In later life he was an adviser for and enjoyed a walk on part in the film A Bridge Too Far, which told the story of the bloody battle.

John, who was born in June 1920 and served with the Somerset Light Infantry in India after he joined up in July 1939.

He then volunteered to join the Parachute Regiment and saw action in Italy in 1943.

He was then part of the 1st Airborne Division with 4 Para at Arnhem.

After the war he saw action in Palestine and the Malayan emergency and was mentioned in dispatches.

He became a director of the SAS and was a military advisor.

He died on Sunday.

John, the son of Lt Col Richard Waddy, DSO, and his wife Llewellyn, was educated at Wellington College and then as a cadet at Sandhurst.
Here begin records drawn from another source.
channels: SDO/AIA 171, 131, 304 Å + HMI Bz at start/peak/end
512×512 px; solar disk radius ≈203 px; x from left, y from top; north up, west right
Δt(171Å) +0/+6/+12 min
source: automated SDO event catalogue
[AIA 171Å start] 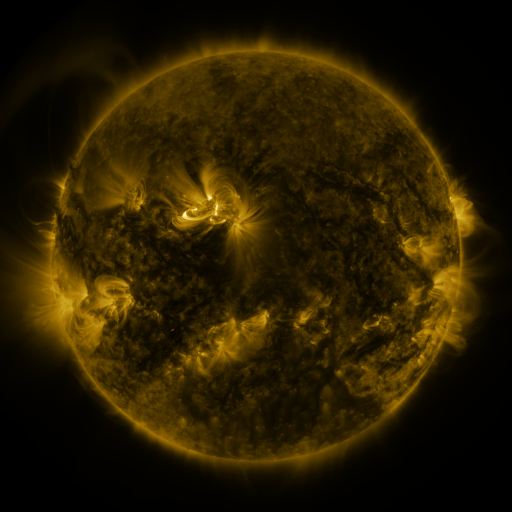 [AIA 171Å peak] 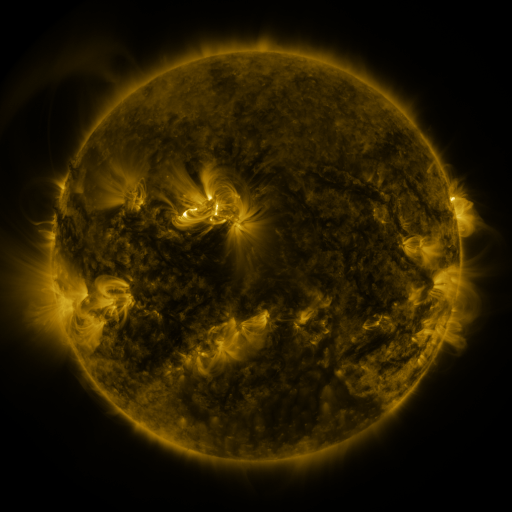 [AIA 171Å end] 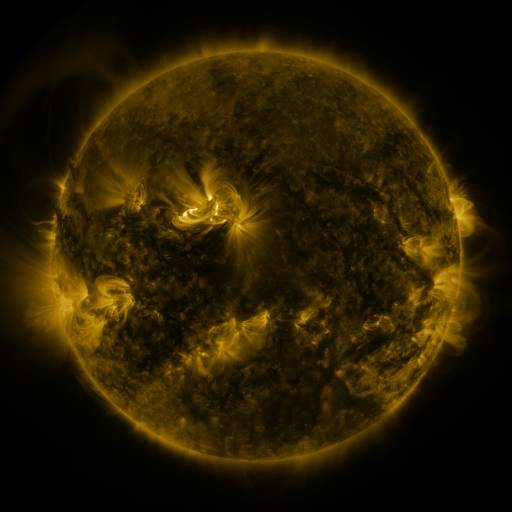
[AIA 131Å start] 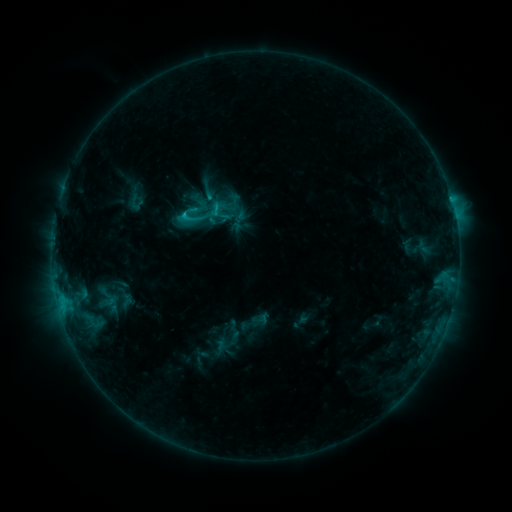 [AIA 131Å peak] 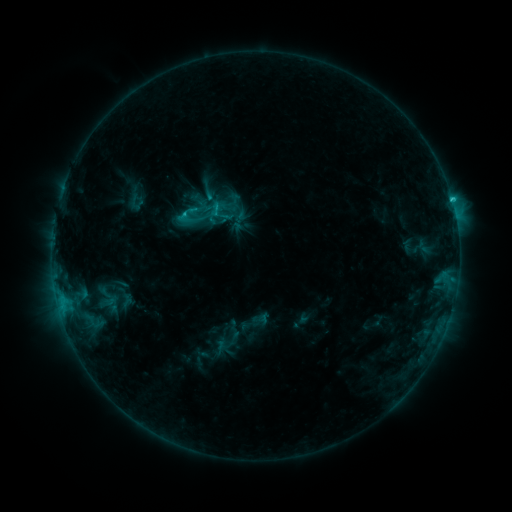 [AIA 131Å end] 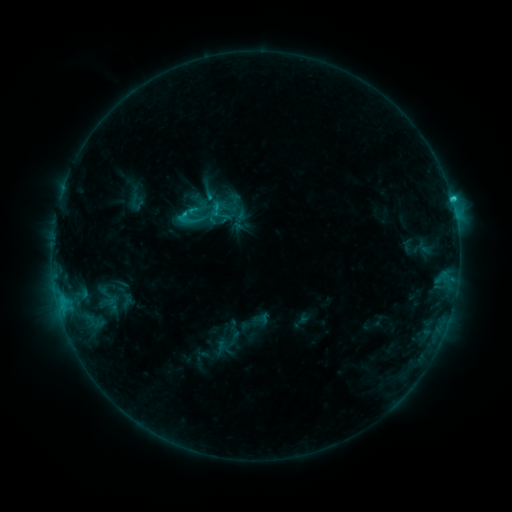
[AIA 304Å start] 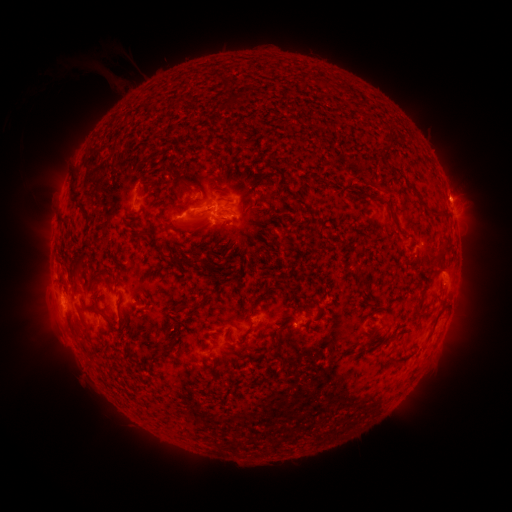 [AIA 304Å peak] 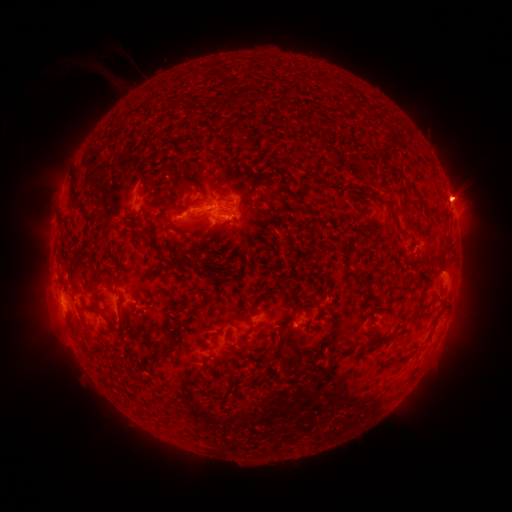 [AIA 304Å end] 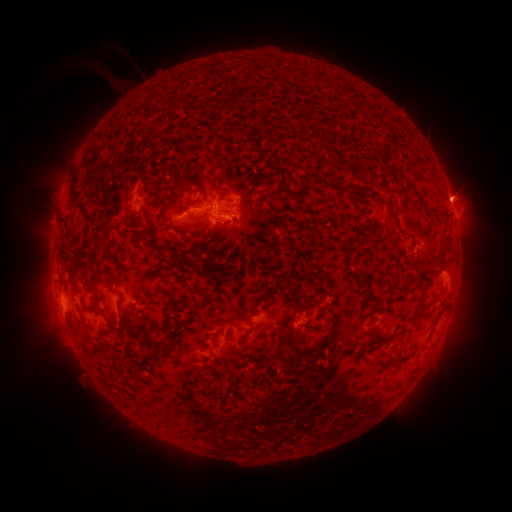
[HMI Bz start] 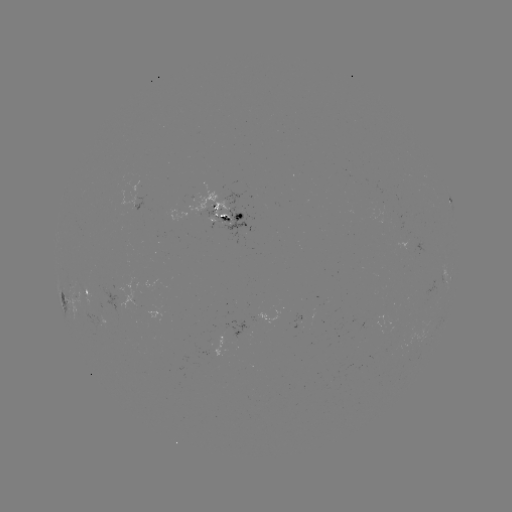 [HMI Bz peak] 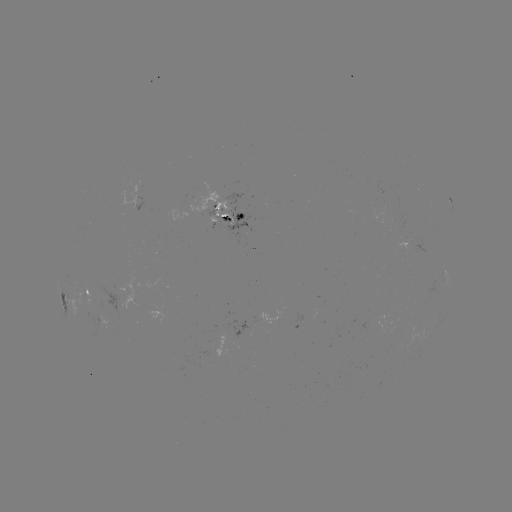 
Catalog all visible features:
eruption: (463, 191)
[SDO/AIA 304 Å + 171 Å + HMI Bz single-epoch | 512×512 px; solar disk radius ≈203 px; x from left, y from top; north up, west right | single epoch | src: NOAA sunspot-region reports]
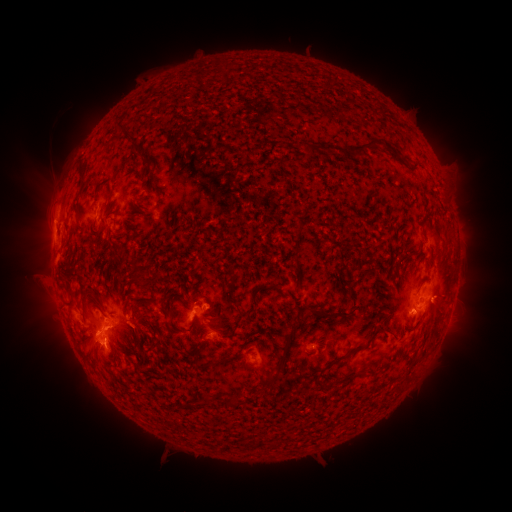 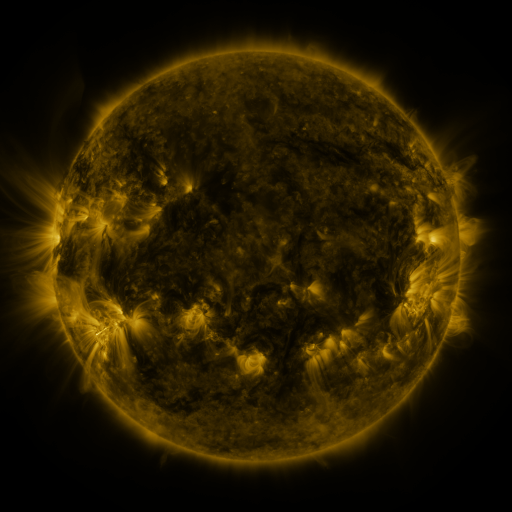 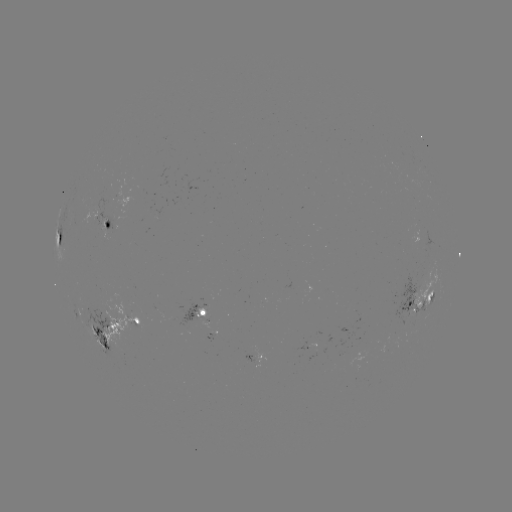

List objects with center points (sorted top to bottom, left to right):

He sailed for India the day that war was declared on Germany.

There was little action in India, so he volunteered for a new British parachute battalion in August 1941, qualifying for his wings on the day Japan attacked Pearl Harbour.

He was posted to Italy, where he found an Italian 179mm Howitzer, which he used to scatter Germans gathering to counter attack.

John was promoted to acting major before sailing back to Britain and Operation Market Garden.

The Allies planned o use airborne forces to secure key bridges over rivers and canals in the Netherlands, opening a route into Germany.

John was dropped at Arnhem and he later recalled that his Dakota plane was so near the ground he could see the faces of the German gun crews below.

He and his men came under small arms fire at the plane's doors and heavy fire as they parachuted onto Ginkel Heath and were later strafed by a German fighter and encountered German Panzer tank troops.

John was shot in the groin by a sniper as he took on a twin barrelled German 20mm flak gun.

He was only saved by a Rhodesian soldier who carried him back to Company HQ, where he was operated on on a hotel billiard table.

Then in aid stations he was hit in the left foot by a mortar round shell fragment and another hit caused facial and shoulder wounds.

Once recovered he was taken to Stalag VII-A where he stayed until liberated in April 1945.

John he was impressed by the kindness of the German medial staff and guards, with one nurse saving his foot from being amputated.

He went on to hold a series of command posts at home and overseas and won the OBE in 1963.